**Provided data:**
= = = =
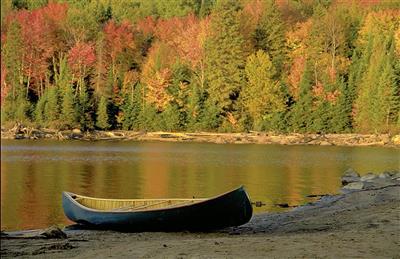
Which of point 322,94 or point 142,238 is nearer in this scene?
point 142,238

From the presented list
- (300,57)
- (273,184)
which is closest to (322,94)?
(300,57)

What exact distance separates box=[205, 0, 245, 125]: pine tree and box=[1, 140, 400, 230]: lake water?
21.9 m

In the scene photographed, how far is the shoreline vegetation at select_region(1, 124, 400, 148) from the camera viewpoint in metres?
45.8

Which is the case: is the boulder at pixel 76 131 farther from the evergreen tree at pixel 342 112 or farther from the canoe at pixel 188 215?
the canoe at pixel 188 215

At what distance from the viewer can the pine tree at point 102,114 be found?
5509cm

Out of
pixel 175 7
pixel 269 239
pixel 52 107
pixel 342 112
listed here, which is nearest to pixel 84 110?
= = = =
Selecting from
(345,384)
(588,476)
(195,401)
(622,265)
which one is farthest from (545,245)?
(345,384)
= = = =
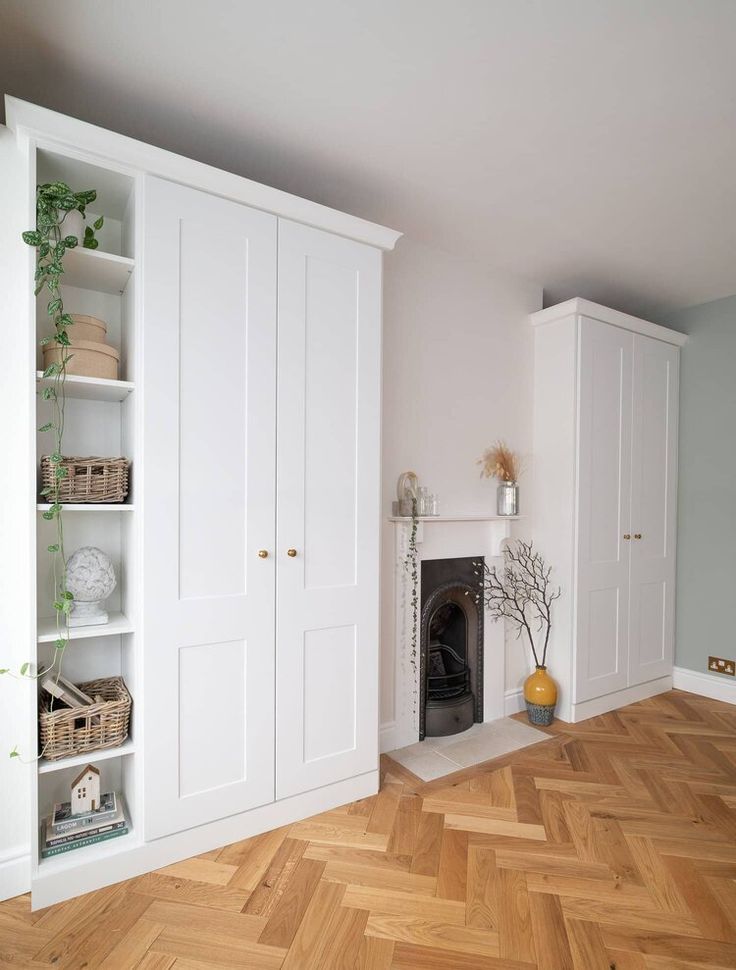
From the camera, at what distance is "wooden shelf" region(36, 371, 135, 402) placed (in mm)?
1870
= = = =
**Stated task:** Reproduce the listing word for word, beginning at the line that contains "At what distance from" and stopping after the line that contains "listed here, which".

**Right answer:**
At what distance from the viewer can the pine tree at point 102,114 be found?
5509cm

Out of
pixel 175 7
pixel 269 239
pixel 52 107
pixel 342 112
listed here, which is nearest to pixel 84 110?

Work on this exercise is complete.